» PROBLEM TO WORK ON: Output, exactly as written, the lines below starting at the line containing "18K yellow gold sea urchin finger ring" and ending at the line containing "A PAIR OF SPANISH GILTWOOD GIR". Drop the pictures and keep both end lines.

» INPUT DATA:
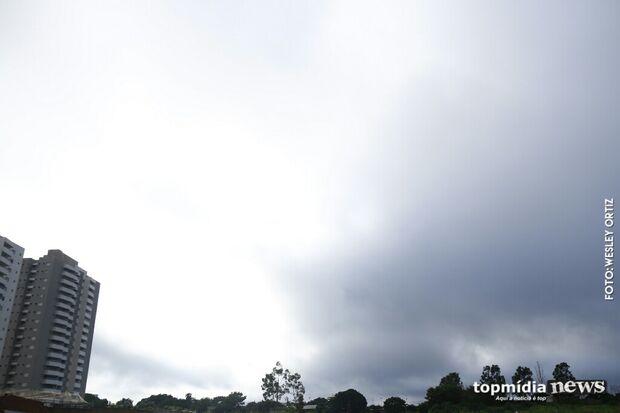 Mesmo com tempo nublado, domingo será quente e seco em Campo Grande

==

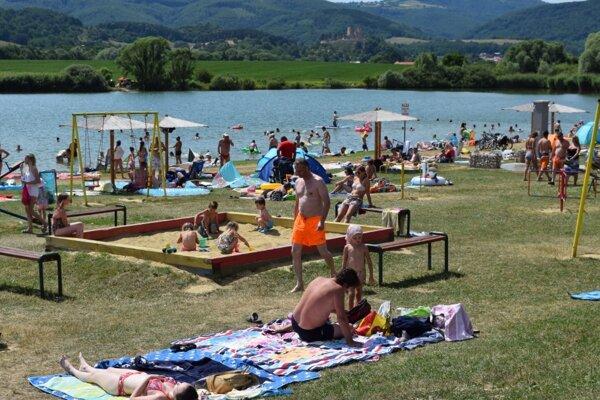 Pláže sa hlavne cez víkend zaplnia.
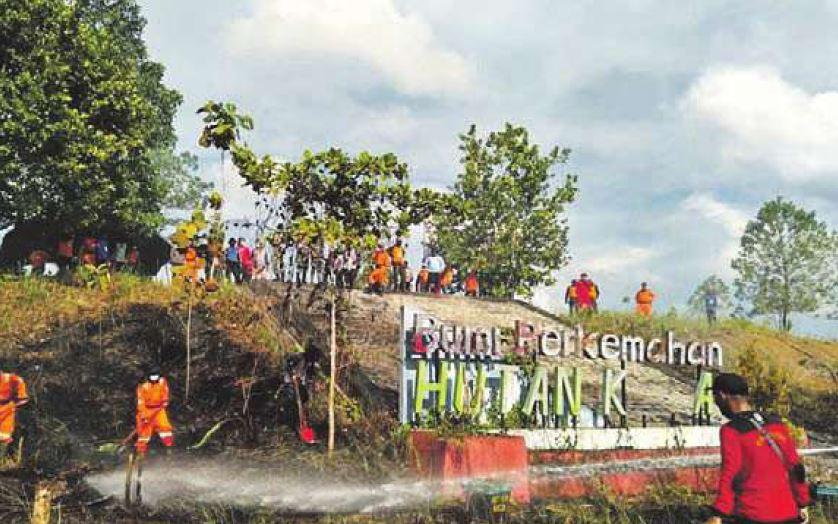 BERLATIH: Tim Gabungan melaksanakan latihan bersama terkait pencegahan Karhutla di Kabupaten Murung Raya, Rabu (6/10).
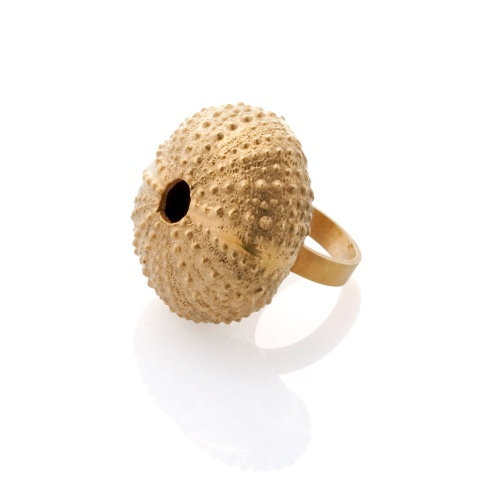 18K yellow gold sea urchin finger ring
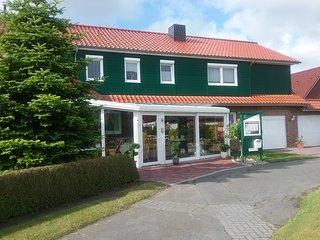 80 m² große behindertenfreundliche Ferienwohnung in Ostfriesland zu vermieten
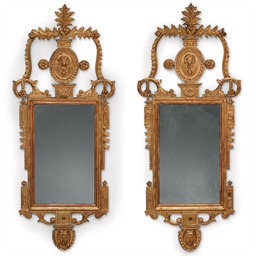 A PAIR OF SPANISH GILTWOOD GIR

==

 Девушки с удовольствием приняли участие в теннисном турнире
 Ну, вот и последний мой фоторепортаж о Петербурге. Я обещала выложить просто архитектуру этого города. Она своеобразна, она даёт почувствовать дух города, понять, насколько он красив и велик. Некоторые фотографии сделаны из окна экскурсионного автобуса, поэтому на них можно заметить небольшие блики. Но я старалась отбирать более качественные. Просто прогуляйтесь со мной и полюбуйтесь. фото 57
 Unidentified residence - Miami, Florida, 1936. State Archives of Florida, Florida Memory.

» EXERCISE ANSWER:
 18K yellow gold sea urchin finger ring
 80 m² große behindertenfreundliche Ferienwohnung in Ostfriesland zu vermieten
 A PAIR OF SPANISH GILTWOOD GIR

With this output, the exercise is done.